17. With regard, however, to the subsequent Regulations X of 1800, and XII of 1805, we are not prepared to go as far as the learned Subordinate Judge appears to have gone. The litigation of 1801 was in the zillah Court of Midnapur. That, of course, was before the annexation of Orissa, and it may be assumed that it referred to a property which was situated within the limits of the territorial jurisdiction exercised under the East India Company in those days. Regulation XII of 1805, which was passed after the annexation of Orissa, can, therefore, have no application to the property in suit. Nor do we think that the jungle mahals of Midnapur and other districts, specified in Regulation X of 1800, can be regarded as including perganah Orissa Balisai now in suit The term 'Jungle Mahal' had a well recognised meaning, and a list of some of the perganas of Midnapur included in the jungle mahal, is annexed to Section 3 of Regulation XVIII of 1805. As the property in suit does not seem to appertain to any perganah therein specified we do not think that the provisions of Regulation X of 1800 and of Section 36 of Regulation XII of 1805, can assist the plaintiff. But without in any way exhaustively considering the provisions of these early Regulations, we think it quite sufficient to base our judgment on the plain fact that the family custom, or kulachar, whereby the rule of primogeniture has been given effect in the family of the parties to the suit, has been amply proved by the evidence on the record, and, according to the opinion of the Judicial Committee, such a kulachar is in no wise taken away or rescinded by the application of Regulation XI of 1793.
18. The family had a military origin; and, although the head of the family is not a Rajah, he bears the honourable title of Bhuiyan,' and, in all respects, he is a chieftain in lineal succession to his male ancestors.

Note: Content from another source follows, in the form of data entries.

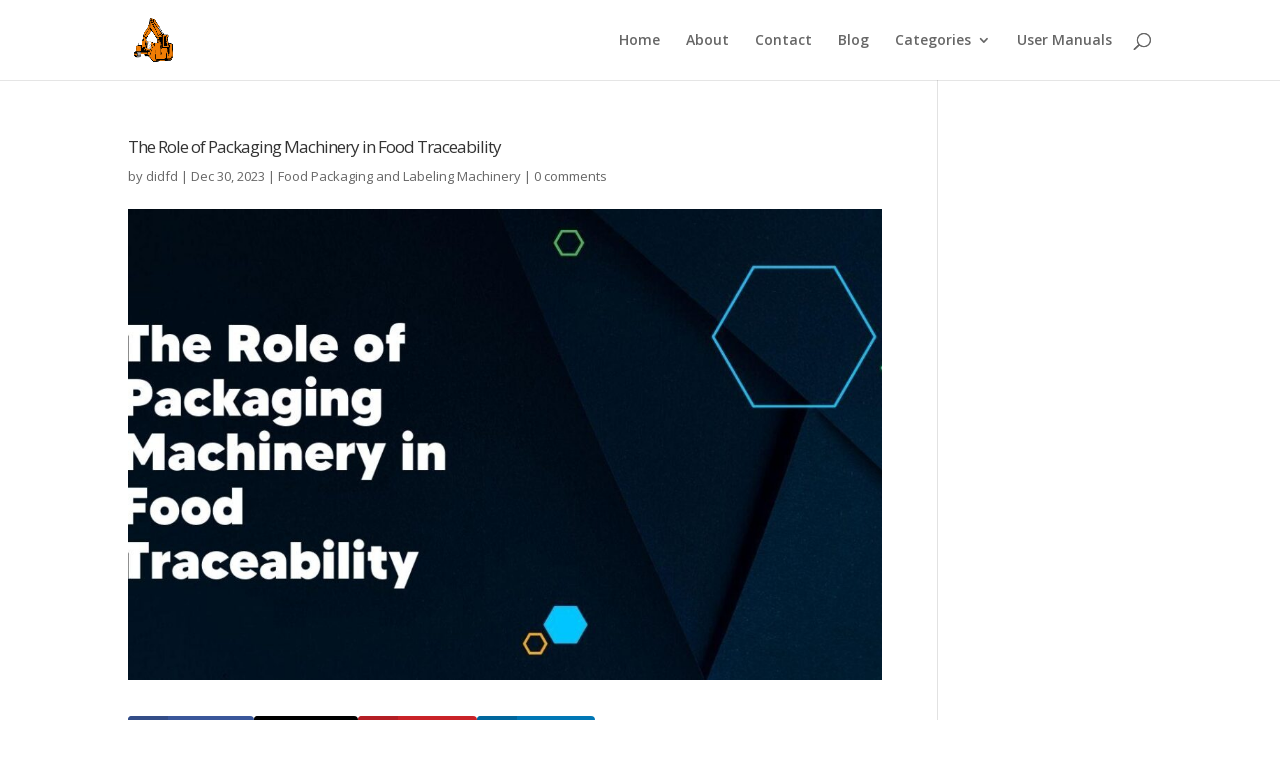

--- FILE ---
content_type: text/css
request_url: https://machinery.directory/wp-content/et-cache/1859/et-core-unified-tb-1195-deferred-1859.min.css?ver=1769525838
body_size: 539
content:
.et_pb_section_0_tb_footer.et_pb_section{background-color:#030608!important}.et_pb_text_2_tb_footer h3,.et_pb_text_7_tb_footer h3,.et_pb_text_0_tb_footer h3{font-family:'Red Hat Display',Helvetica,Arial,Lucida,sans-serif;font-weight:500;font-size:20px;color:#FFFFFF!important;line-height:1.6em}.et_pb_text_7_tb_footer,.et_pb_text_2_tb_footer,.et_pb_text_0_tb_footer{margin-bottom:10px!important}.et_pb_text_1_tb_footer.et_pb_text{color:rgba(255,255,255,0.7)!important}.et_pb_text_1_tb_footer{line-height:1.8em;font-family:'Red Hat Display',Helvetica,Arial,Lucida,sans-serif;font-size:16px;line-height:1.8em}.et_pb_button_0_tb_footer_wrapper .et_pb_button_0_tb_footer,.et_pb_button_0_tb_footer_wrapper .et_pb_button_0_tb_footer:hover{padding-top:15px!important;padding-right:40px!important;padding-bottom:15px!important;padding-left:40px!important}body #page-container .et_pb_section .et_pb_button_0_tb_footer{color:#f08c14!important;border-width:1px!important;border-color:#f08c14;border-radius:50px;font-size:14px;font-family:'Red Hat Display',Helvetica,Arial,Lucida,sans-serif!important;font-weight:700!important;background-color:RGBA(255,255,255,0)}body #page-container .et_pb_section .et_pb_button_0_tb_footer:hover:after{margin-left:.3em;left:auto;margin-left:.3em;opacity:1}body #page-container .et_pb_section .et_pb_button_0_tb_footer:after{line-height:inherit;font-size:inherit!important;margin-left:-1em;left:auto;font-family:ETmodules!important;font-weight:400!important}.et_pb_button_0_tb_footer,.et_pb_button_0_tb_footer:after{transition:all 300ms ease 0ms}.et_pb_text_5_tb_footer.et_pb_text,.et_pb_text_9_tb_footer.et_pb_text,.et_pb_text_8_tb_footer.et_pb_text,.et_pb_text_11_tb_footer.et_pb_text,.et_pb_text_6_tb_footer.et_pb_text,.et_pb_text_10_tb_footer.et_pb_text,.et_pb_text_4_tb_footer.et_pb_text,.et_pb_text_3_tb_footer.et_pb_text{color:#FFFFFF!important}.et_pb_text_10_tb_footer,.et_pb_text_9_tb_footer,.et_pb_text_8_tb_footer,.et_pb_text_3_tb_footer,.et_pb_text_5_tb_footer,.et_pb_text_11_tb_footer,.et_pb_text_6_tb_footer,.et_pb_text_4_tb_footer{line-height:1.8em;font-family:'Red Hat Display',Helvetica,Arial,Lucida,sans-serif;font-size:16px;line-height:1.8em;margin-bottom:10px!important}.et_pb_text_11_tb_footer.et_pb_text a,.et_pb_text_6_tb_footer.et_pb_text a,.et_pb_text_8_tb_footer.et_pb_text a,.et_pb_text_4_tb_footer.et_pb_text a,.et_pb_text_5_tb_footer.et_pb_text a,.et_pb_text_9_tb_footer.et_pb_text a,.et_pb_text_10_tb_footer.et_pb_text a,.et_pb_text_3_tb_footer.et_pb_text a{color:#FFFFFF!important;transition:color 300ms ease 0ms}.et_pb_text_10_tb_footer.et_pb_text a:hover,.et_pb_text_5_tb_footer.et_pb_text a:hover,.et_pb_text_9_tb_footer.et_pb_text a:hover,.et_pb_text_8_tb_footer.et_pb_text a:hover,.et_pb_text_6_tb_footer.et_pb_text a:hover,.et_pb_text_4_tb_footer.et_pb_text a:hover,.et_pb_text_3_tb_footer.et_pb_text a:hover,.et_pb_text_11_tb_footer.et_pb_text a:hover{color:#e7ac3c!important}@media only screen and (max-width:980px){.et_pb_text_0_tb_footer h3,.et_pb_text_2_tb_footer h3,.et_pb_text_7_tb_footer h3{font-size:20px}.et_pb_text_1_tb_footer,.et_pb_text_3_tb_footer,.et_pb_text_4_tb_footer,.et_pb_text_5_tb_footer,.et_pb_text_6_tb_footer,.et_pb_text_8_tb_footer,.et_pb_text_9_tb_footer,.et_pb_text_10_tb_footer,.et_pb_text_11_tb_footer{font-size:15px}body #page-container .et_pb_section .et_pb_button_0_tb_footer:after{line-height:inherit;font-size:inherit!important;margin-left:-1em;left:auto;display:inline-block;opacity:0;content:attr(data-icon);font-family:ETmodules!important;font-weight:400!important}body #page-container .et_pb_section .et_pb_button_0_tb_footer:before{display:none}body #page-container .et_pb_section .et_pb_button_0_tb_footer:hover:after{margin-left:.3em;left:auto;margin-left:.3em;opacity:1}}@media only screen and (max-width:767px){.et_pb_text_0_tb_footer h3,.et_pb_text_2_tb_footer h3,.et_pb_text_7_tb_footer h3{font-size:16px}.et_pb_text_1_tb_footer,.et_pb_text_3_tb_footer,.et_pb_text_4_tb_footer,.et_pb_text_5_tb_footer,.et_pb_text_6_tb_footer,.et_pb_text_8_tb_footer,.et_pb_text_9_tb_footer,.et_pb_text_10_tb_footer,.et_pb_text_11_tb_footer{font-size:14px}body #page-container .et_pb_section .et_pb_button_0_tb_footer:after{line-height:inherit;font-size:inherit!important;margin-left:-1em;left:auto;display:inline-block;opacity:0;content:attr(data-icon);font-family:ETmodules!important;font-weight:400!important}body #page-container .et_pb_section .et_pb_button_0_tb_footer:before{display:none}body #page-container .et_pb_section .et_pb_button_0_tb_footer:hover:after{margin-left:.3em;left:auto;margin-left:.3em;opacity:1}}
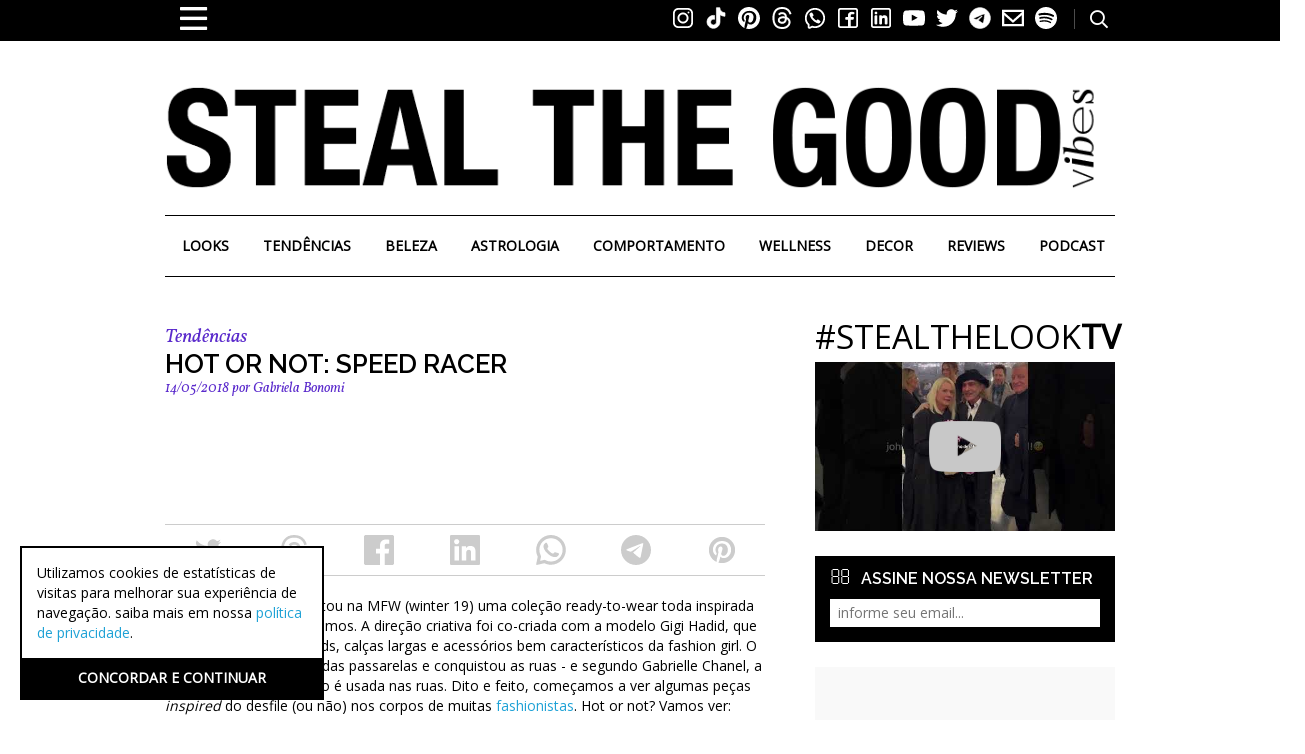

--- FILE ---
content_type: text/html; charset=utf-8
request_url: https://www.google.com/recaptcha/api2/aframe
body_size: 134
content:
<!DOCTYPE HTML><html><head><meta http-equiv="content-type" content="text/html; charset=UTF-8"></head><body><script nonce="6KsHydYG-XXk5G2Lob8KUg">/** Anti-fraud and anti-abuse applications only. See google.com/recaptcha */ try{var clients={'sodar':'https://pagead2.googlesyndication.com/pagead/sodar?'};window.addEventListener("message",function(a){try{if(a.source===window.parent){var b=JSON.parse(a.data);var c=clients[b['id']];if(c){var d=document.createElement('img');d.src=c+b['params']+'&rc='+(localStorage.getItem("rc::a")?sessionStorage.getItem("rc::b"):"");window.document.body.appendChild(d);sessionStorage.setItem("rc::e",parseInt(sessionStorage.getItem("rc::e")||0)+1);localStorage.setItem("rc::h",'1769566957622');}}}catch(b){}});window.parent.postMessage("_grecaptcha_ready", "*");}catch(b){}</script></body></html>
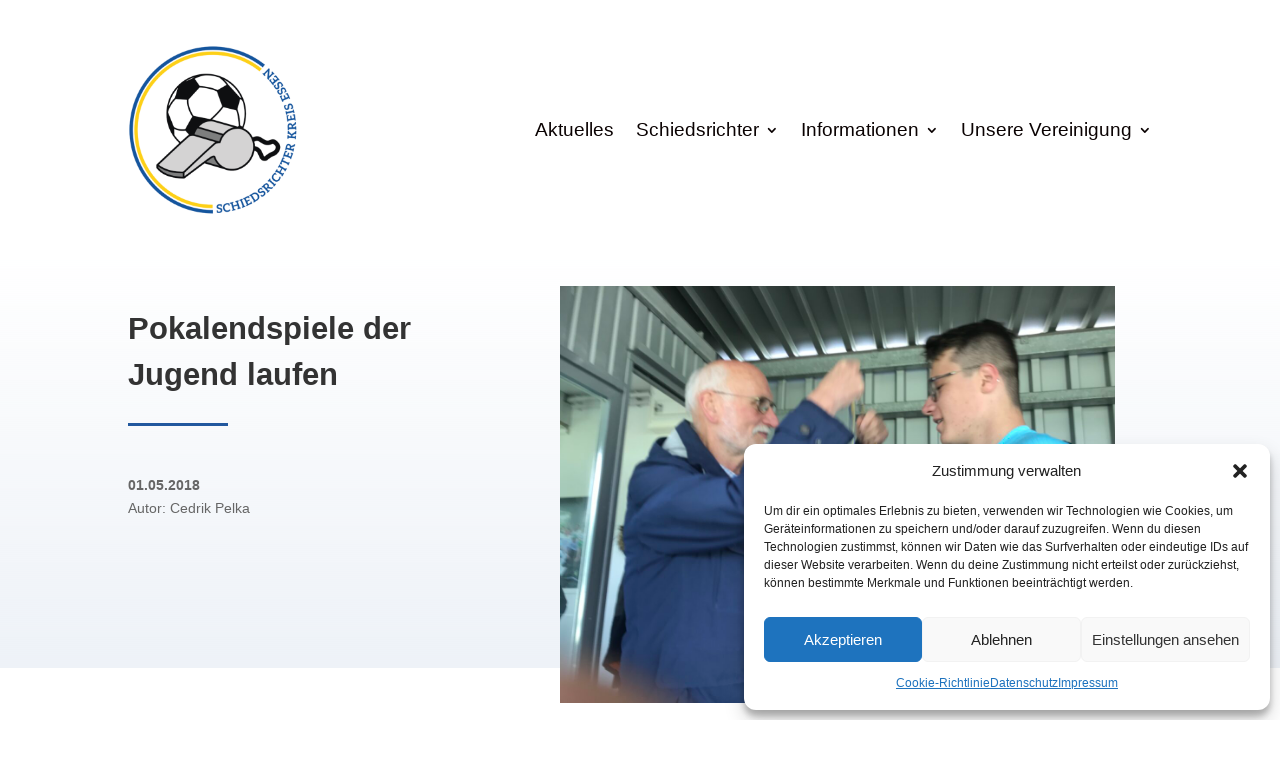

--- FILE ---
content_type: text/css
request_url: https://www.sr-essen.de/wp-content/et-cache/6241/et-core-unified-tb-144-tb-10440-tb-154-deferred-6241.min.css?ver=1764921759
body_size: 719
content:
.et_pb_section_1_tb_body.et_pb_section{padding-top:85px;padding-bottom:50px}.et_pb_row_inner_0_tb_body.et_pb_row_inner{padding-bottom:9px!important}.et_pb_column .et_pb_row_inner_0_tb_body{padding-bottom:9px}.et_pb_post_content_0_tb_body{padding-top:0px;margin-top:0px}.et_pb_text_2_tb_body{font-weight:700;font-size:29px;padding-bottom:15px!important;margin-bottom:0px!important}.et_pb_text_2_tb_body h1{font-weight:700;text-transform:uppercase}.et_pb_divider_1_tb_body{width:100px}.et_pb_divider_1_tb_body:before{border-top-color:#22589e;border-top-width:3px}.et_pb_blog_0_tb_body .et_pb_post .entry-title,.et_pb_blog_0_tb_body .not-found-title{font-size:18px!important}.et_pb_section_1_tb_footer.et_pb_section{background-color:#22589E!important}.et_pb_text_0_tb_footer h3,.et_pb_text_1_tb_footer h3,.et_pb_text_3_tb_footer h3,.et_pb_text_5_tb_footer h3{color:#FFFFFF!important}.et_pb_search_0_tb_footer{overflow-x:hidden;overflow-y:hidden}.et_pb_search_0_tb_footer input.et_pb_s{padding-top:0.715em!important;padding-right:0.715em!important;padding-bottom:0.715em!important;padding-left:0.715em!important;height:auto;min-height:0}.et_pb_search_0_tb_footer form input.et_pb_s{background-color:#FFFFFF}.et_pb_search_0_tb_footer form input.et_pb_s:focus{color:#0a0000}.et_pb_search_0_tb_footer form input.et_pb_s::-webkit-input-placeholder{color:#0a0000!important}.et_pb_search_0_tb_footer form input.et_pb_s::-moz-placeholder{color:#0a0000!important}.et_pb_search_0_tb_footer form input.et_pb_s:-ms-input-placeholder{color:#0a0000!important}body #page-container .et_pb_section .et_pb_button_0_tb_footer,body #page-container .et_pb_section .et_pb_button_1_tb_footer{color:#FFFFFF!important;border-width:1px!important;border-radius:0px;font-size:16px;background-color:RGBA(255,255,255,0)}body #page-container .et_pb_section .et_pb_button_0_tb_footer:hover,body #page-container .et_pb_section .et_pb_button_1_tb_footer:hover{color:#22589E!important;background-image:initial;background-color:#FFFFFF}body #page-container .et_pb_section .et_pb_button_0_tb_footer,body #page-container .et_pb_section .et_pb_button_0_tb_footer:hover,body #page-container .et_pb_section .et_pb_button_1_tb_footer,body #page-container .et_pb_section .et_pb_button_1_tb_footer:hover{padding:0.3em 1em!important}body #page-container .et_pb_section .et_pb_button_0_tb_footer:before,body #page-container .et_pb_section .et_pb_button_0_tb_footer:after,body #page-container .et_pb_section .et_pb_button_1_tb_footer:before,body #page-container .et_pb_section .et_pb_button_1_tb_footer:after{display:none!important}.et_pb_button_0_tb_footer,.et_pb_button_1_tb_footer{transition:color 300ms ease 0ms,background-color 300ms ease 0ms}.et_pb_button_0_tb_footer,.et_pb_button_0_tb_footer:after,.et_pb_button_1_tb_footer,.et_pb_button_1_tb_footer:after{transition:all 300ms ease 0ms}@media only screen and (max-width:767px){.et_pb_button_0_tb_footer_wrapper,.et_pb_button_1_tb_footer_wrapper{margin-top:15px!important;margin-left:0px!important}}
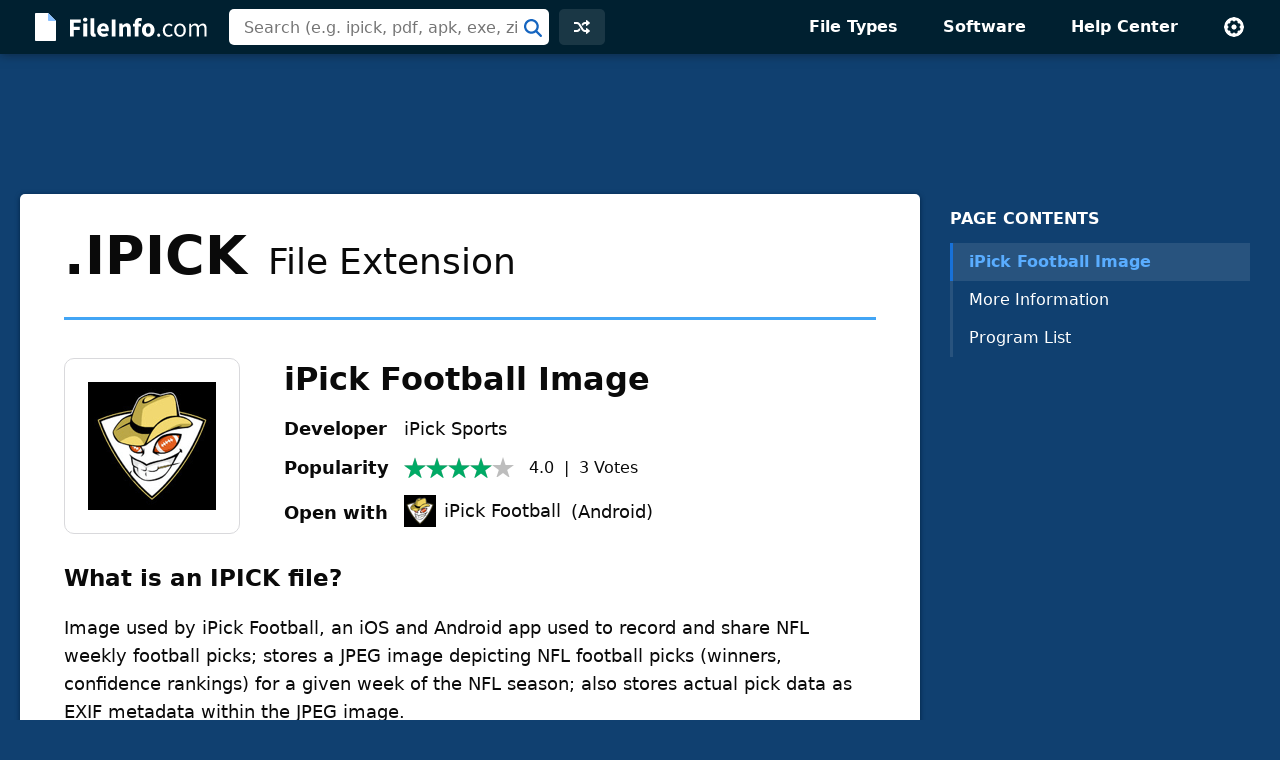

--- FILE ---
content_type: text/html; charset=UTF-8
request_url: https://fileinfo.com/urs
body_size: -297
content:
{"8688":{"Vote":0,"Avg":4,"Votes":3}}

--- FILE ---
content_type: text/html; charset=UTF-8
request_url: https://fileinfo.com/lib/hit.php
body_size: -385
content:
816416d674ca8d744d94e2cdf308386c

--- FILE ---
content_type: text/html; charset=utf-8
request_url: https://www.google.com/recaptcha/api2/aframe
body_size: 267
content:
<!DOCTYPE HTML><html><head><meta http-equiv="content-type" content="text/html; charset=UTF-8"></head><body><script nonce="KgxJY208Nf0nP_1zuuqwUA">/** Anti-fraud and anti-abuse applications only. See google.com/recaptcha */ try{var clients={'sodar':'https://pagead2.googlesyndication.com/pagead/sodar?'};window.addEventListener("message",function(a){try{if(a.source===window.parent){var b=JSON.parse(a.data);var c=clients[b['id']];if(c){var d=document.createElement('img');d.src=c+b['params']+'&rc='+(localStorage.getItem("rc::a")?sessionStorage.getItem("rc::b"):"");window.document.body.appendChild(d);sessionStorage.setItem("rc::e",parseInt(sessionStorage.getItem("rc::e")||0)+1);localStorage.setItem("rc::h",'1768583414677');}}}catch(b){}});window.parent.postMessage("_grecaptcha_ready", "*");}catch(b){}</script></body></html>

--- FILE ---
content_type: application/javascript; charset=utf-8
request_url: https://fundingchoicesmessages.google.com/f/AGSKWxV9UG31BufFPjFC7JsG3EPXdaZwQPU4DRWfWupjZSPz-UbXdQAIpaqkyoFyzSw0lAKkaP8LA3t-c8_9PqrdqdBUP6ciyhwhuPPmR_sPf1WyM_n1x2EEOOBVAxTX95Ful3-H53C6t75leLNn_utzNP8Yivowo-KrggfVVAdnI14Iz0EL2Ykh3iY2xc6w/_/adserv3./oasadframe./AdS/RAD./ads/bottom./adserv2.
body_size: -1291
content:
window['c0876fb9-6ca9-4d0f-96b0-9235372c933b'] = true;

19. In our view, the further question of limitation does not arise in this case as we find that the estate is an impartible Raj, and that, consequently, the plaintiff has no title to the property. But, if it were necessary to decide it, we should give effect to the fact that, since over 40 years the members of the plaintiff's family, including his own father, have been sedulously excluded from any share of the property, and the fact that they have been in receipt of fixed sums of maintenance from the year 1866 to 1905. These facts cannot be explained in any other way than by the supposition that they not only knew that they were not entitled to any definite share in the property but that they were excluded from that share and that they knew of such exclusion.
20. We have examined all the evidence including the accounts of defendant No. 1, and the maintenance decrees, as well as the oral evidence, and the kabuliat of 1876 to which reference has been made in the earlier part of our judgment, and it is impossible to resist the conclusion that the plaintiff has been lawfully and effectually excluded from any share in the family property.
21. In the result, therefore, we must dismiss this appeal with costs.